The reforms, said to be under consideration by allies of Andy Burnham as part of a wider review of wealth taxation, would end the longstanding rule that resets the value of inherited assets at the date of death. Instead, beneficiaries would inherit the original purchase price, exposing them to significantly larger CGT bills when they eventually sell.

Property professionals have warned the changes could leave some families facing both inheritance tax and capital gains tax on the same home. Reports suggest a higher-rate taxpayer inheriting a property that has doubled in value over several decades could face an additional CGT bill of more than £23,000 under the proposals.

Louise Haigh, a close ally of Mr Burnham, recently argued that any review of the tax system should “at a minimum” consider reforming the uplift.

Health Secretary Wes Streeting, seen by some as a possible future chancellor under a Burnham-led government, has previously suggested CGT rates should be aligned with income tax rates.

Under the current system, inherited assets are rebased to their market value at the date of death, meaning gains accrued during the deceased’s lifetime are not subject to CGT. Tax is only payable on any increase in value after the asset has been inherited and subsequently sold.

It remains unclear whether any reform to CGT would be accompanied by wider changes to inheritance tax, prompting concerns that some estates could face both taxes on the same assets.

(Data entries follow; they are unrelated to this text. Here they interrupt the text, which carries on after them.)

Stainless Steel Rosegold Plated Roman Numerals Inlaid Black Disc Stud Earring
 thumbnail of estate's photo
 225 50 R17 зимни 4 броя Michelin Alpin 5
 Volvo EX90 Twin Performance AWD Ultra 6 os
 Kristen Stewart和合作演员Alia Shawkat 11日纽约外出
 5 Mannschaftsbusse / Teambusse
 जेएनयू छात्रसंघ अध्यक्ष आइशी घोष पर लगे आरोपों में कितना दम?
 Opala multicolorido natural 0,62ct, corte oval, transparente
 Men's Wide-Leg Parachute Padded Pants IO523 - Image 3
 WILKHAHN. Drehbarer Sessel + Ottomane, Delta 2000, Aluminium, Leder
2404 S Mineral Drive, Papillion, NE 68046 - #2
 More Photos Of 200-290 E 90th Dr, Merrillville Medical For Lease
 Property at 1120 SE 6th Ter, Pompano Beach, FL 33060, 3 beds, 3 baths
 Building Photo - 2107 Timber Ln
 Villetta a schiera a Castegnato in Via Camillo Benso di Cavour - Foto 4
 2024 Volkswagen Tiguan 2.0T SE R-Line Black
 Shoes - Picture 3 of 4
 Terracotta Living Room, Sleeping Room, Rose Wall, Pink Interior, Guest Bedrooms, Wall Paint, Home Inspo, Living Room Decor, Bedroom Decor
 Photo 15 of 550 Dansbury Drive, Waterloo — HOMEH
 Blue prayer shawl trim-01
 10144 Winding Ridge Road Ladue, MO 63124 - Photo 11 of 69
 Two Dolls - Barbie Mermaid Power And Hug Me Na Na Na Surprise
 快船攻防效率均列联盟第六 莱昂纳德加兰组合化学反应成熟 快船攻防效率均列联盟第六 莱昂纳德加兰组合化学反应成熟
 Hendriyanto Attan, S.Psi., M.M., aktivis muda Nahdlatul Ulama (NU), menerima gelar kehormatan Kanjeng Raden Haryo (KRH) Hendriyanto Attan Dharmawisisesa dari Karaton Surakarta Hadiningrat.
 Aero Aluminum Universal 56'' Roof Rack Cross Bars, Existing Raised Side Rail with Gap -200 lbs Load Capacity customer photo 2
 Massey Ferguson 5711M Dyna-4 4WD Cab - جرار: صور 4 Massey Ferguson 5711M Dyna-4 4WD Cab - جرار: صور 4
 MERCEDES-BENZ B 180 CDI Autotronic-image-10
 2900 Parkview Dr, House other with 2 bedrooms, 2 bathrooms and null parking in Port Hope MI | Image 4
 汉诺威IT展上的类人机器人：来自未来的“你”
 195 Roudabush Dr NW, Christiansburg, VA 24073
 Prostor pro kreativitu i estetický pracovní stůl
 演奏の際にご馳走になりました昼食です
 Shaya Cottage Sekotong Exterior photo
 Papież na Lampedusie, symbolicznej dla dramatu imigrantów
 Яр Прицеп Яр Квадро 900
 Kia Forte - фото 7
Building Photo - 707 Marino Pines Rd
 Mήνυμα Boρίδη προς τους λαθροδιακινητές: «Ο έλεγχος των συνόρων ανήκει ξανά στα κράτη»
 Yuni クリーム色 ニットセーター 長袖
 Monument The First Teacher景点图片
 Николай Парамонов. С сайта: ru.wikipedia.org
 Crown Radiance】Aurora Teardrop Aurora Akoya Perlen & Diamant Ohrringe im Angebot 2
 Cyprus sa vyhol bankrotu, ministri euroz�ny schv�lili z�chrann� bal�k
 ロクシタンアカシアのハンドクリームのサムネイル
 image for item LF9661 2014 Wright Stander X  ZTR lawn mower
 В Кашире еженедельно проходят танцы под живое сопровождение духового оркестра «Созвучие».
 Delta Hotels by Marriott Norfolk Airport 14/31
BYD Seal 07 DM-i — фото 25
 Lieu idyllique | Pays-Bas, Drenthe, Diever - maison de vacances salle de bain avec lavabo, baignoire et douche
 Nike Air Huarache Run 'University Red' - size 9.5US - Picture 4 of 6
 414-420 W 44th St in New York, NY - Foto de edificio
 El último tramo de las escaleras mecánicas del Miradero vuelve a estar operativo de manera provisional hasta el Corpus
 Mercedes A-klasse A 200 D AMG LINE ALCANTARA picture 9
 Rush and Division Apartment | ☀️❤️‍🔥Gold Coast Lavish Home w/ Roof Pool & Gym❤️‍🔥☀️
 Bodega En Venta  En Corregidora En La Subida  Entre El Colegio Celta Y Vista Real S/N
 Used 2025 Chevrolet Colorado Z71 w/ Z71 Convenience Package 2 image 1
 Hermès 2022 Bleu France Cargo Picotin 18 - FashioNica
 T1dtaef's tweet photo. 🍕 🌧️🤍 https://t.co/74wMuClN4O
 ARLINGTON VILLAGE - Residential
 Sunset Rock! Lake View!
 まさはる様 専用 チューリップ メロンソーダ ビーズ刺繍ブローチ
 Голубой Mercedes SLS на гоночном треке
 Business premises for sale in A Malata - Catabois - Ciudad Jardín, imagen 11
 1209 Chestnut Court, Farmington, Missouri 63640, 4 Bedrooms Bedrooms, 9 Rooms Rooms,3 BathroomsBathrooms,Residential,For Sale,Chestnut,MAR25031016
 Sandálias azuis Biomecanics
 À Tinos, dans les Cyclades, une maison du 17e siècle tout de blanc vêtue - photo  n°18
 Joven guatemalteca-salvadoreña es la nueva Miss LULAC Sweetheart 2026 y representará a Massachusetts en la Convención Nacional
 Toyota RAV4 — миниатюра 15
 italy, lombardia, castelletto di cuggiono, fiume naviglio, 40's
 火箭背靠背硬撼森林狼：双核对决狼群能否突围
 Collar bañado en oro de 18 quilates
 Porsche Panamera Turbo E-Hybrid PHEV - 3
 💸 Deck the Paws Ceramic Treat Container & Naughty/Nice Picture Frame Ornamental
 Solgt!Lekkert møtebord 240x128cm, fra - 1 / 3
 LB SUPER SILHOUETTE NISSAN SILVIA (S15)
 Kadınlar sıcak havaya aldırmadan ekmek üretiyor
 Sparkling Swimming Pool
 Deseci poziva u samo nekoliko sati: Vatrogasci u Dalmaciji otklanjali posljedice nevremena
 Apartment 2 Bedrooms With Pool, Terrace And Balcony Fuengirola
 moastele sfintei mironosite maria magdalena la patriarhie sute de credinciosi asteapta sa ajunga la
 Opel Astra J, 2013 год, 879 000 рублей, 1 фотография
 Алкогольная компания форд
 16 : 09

According to Begbies Chartered Accountants, the combined effect of inheritance tax and CGT could, in some circumstances, produce an effective tax rate of up to 62%, with the greatest impact likely to fall on estates worth more than £500,000 for individuals or £1 million for married couples and civil partners.

Gary Smith, financial planning partner at Evelyn Partners, said such an outcome was “unlikely to go down well” with taxpayers.

Supporters of abolishing the uplift, including Tax Justice UK, Centax and Fairer Share, argue the current rules encourage people to retain appreciating assets until death to avoid CGT.

However, Andrew Brooker, tax director at Begbies Chartered Accountants, warned that removing the uplift without broader reform could have unintended consequences.

He said: “Discouraging asset sales through very high tax rates doesn’t make a great deal of economic sense either as it gums up markets.”

Olly Cheng, financial planning director at Rathbones, questioned the substance behind the proposals, commenting: “From a personal finance perspective, there was plenty of style but little substance.”

According to the Institute for Fiscal Studies, around 350,000 people pay capital gains tax each year, equivalent to roughly 0.65% of the UK’s adult population.